**Data to use**

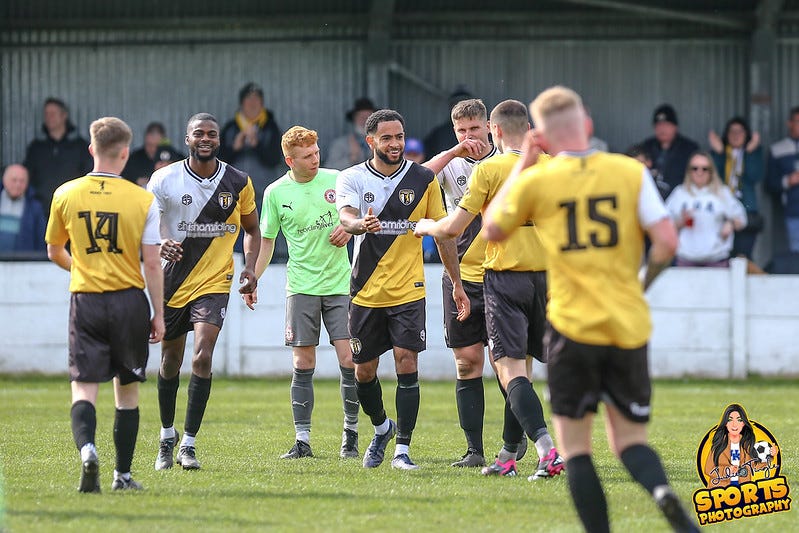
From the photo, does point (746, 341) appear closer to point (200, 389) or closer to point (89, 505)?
point (200, 389)

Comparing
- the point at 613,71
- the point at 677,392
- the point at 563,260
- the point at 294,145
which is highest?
the point at 613,71

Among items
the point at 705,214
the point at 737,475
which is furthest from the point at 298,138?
the point at 705,214

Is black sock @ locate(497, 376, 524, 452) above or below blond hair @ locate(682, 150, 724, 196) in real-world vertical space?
below

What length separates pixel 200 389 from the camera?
363 inches

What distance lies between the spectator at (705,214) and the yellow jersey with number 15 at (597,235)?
1168cm

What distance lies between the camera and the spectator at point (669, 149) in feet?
60.5

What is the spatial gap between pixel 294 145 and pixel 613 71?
1223 centimetres

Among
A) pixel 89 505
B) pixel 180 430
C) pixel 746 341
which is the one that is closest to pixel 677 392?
pixel 746 341

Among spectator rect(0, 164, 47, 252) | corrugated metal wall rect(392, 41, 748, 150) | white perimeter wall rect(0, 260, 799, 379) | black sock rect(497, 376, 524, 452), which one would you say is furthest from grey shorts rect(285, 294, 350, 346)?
corrugated metal wall rect(392, 41, 748, 150)

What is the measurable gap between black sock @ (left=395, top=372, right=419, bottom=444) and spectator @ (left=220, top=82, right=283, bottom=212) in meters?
10.1

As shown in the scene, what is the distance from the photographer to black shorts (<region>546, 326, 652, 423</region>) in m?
5.72

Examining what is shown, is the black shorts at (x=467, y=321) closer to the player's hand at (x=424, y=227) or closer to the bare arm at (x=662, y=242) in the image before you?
the player's hand at (x=424, y=227)

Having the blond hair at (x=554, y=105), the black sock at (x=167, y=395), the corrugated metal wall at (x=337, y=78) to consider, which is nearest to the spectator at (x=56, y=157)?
the corrugated metal wall at (x=337, y=78)

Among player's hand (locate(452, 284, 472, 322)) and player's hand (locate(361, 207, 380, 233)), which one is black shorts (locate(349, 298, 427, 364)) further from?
player's hand (locate(361, 207, 380, 233))
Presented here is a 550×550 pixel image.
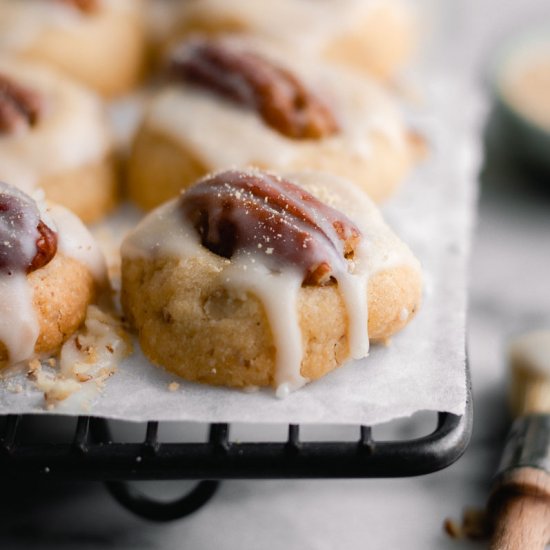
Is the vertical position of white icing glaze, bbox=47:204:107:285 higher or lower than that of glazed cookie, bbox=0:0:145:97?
higher

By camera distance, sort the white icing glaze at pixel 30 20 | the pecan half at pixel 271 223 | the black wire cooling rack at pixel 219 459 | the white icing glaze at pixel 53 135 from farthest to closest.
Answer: the white icing glaze at pixel 30 20, the white icing glaze at pixel 53 135, the pecan half at pixel 271 223, the black wire cooling rack at pixel 219 459

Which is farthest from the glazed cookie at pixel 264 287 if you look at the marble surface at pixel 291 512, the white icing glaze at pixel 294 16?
the white icing glaze at pixel 294 16

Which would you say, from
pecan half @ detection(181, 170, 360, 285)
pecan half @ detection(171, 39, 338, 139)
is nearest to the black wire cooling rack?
pecan half @ detection(181, 170, 360, 285)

**Exercise aim**
Exclude the images, then output the data above word for word.

**Answer below**
From the photo, does point (746, 341) appear closer to point (200, 389) or closer to point (89, 505)?
point (200, 389)

Comparing
- the point at 613,71
- the point at 677,392
- the point at 563,260
- the point at 294,145
which is highest?
the point at 613,71

Among items
the point at 705,214
the point at 737,475
which is furthest from the point at 298,138?
the point at 705,214

Is black sock @ locate(497, 376, 524, 452) above or below blond hair @ locate(682, 150, 724, 196) in real-world vertical space?
below

What length separates pixel 200 389 from the camera?
363 inches

What distance lies between the spectator at (705,214) and the yellow jersey with number 15 at (597,235)?
1168cm

What distance lies between the camera and the spectator at point (669, 149) in feet?
60.5

What is the spatial gap between pixel 294 145 and pixel 613 71?
1223 centimetres

Among
A) pixel 89 505
B) pixel 180 430
C) pixel 746 341
which is the one that is closest to pixel 677 392?
pixel 746 341

Among spectator rect(0, 164, 47, 252) | corrugated metal wall rect(392, 41, 748, 150) | white perimeter wall rect(0, 260, 799, 379) | black sock rect(497, 376, 524, 452), which one would you say is furthest from grey shorts rect(285, 294, 350, 346)?
corrugated metal wall rect(392, 41, 748, 150)

What is the measurable gap between black sock @ (left=395, top=372, right=419, bottom=444) and spectator @ (left=220, top=82, right=283, bottom=212) in meters?
10.1

As shown in the scene, what is the distance from the photographer to black shorts (<region>546, 326, 652, 423</region>) in m?
5.72

Examining what is shown, is the black shorts at (x=467, y=321) closer to the player's hand at (x=424, y=227) or closer to the bare arm at (x=662, y=242) in the image before you?
the player's hand at (x=424, y=227)

Having the blond hair at (x=554, y=105), the black sock at (x=167, y=395), the corrugated metal wall at (x=337, y=78) to consider, which is nearest to the spectator at (x=56, y=157)?
the corrugated metal wall at (x=337, y=78)

Among player's hand (locate(452, 284, 472, 322)) and player's hand (locate(361, 207, 380, 233)), which one is black shorts (locate(349, 298, 427, 364)) further from?
player's hand (locate(361, 207, 380, 233))
Presented here is a 550×550 pixel image.
Is the vertical position of white icing glaze, bbox=47:204:107:285 higher or lower than that of glazed cookie, bbox=0:0:145:97?
higher

By camera distance, sort the white icing glaze at pixel 30 20 | the pecan half at pixel 271 223 | the black wire cooling rack at pixel 219 459 | the white icing glaze at pixel 53 135 from farthest to closest.
Answer: the white icing glaze at pixel 30 20, the white icing glaze at pixel 53 135, the pecan half at pixel 271 223, the black wire cooling rack at pixel 219 459

Which is farthest from the glazed cookie at pixel 264 287 if you look at the marble surface at pixel 291 512, the white icing glaze at pixel 294 16?
the white icing glaze at pixel 294 16

Which would you say, from
pecan half @ detection(181, 170, 360, 285)
pecan half @ detection(171, 39, 338, 139)
is nearest to the black wire cooling rack?
pecan half @ detection(181, 170, 360, 285)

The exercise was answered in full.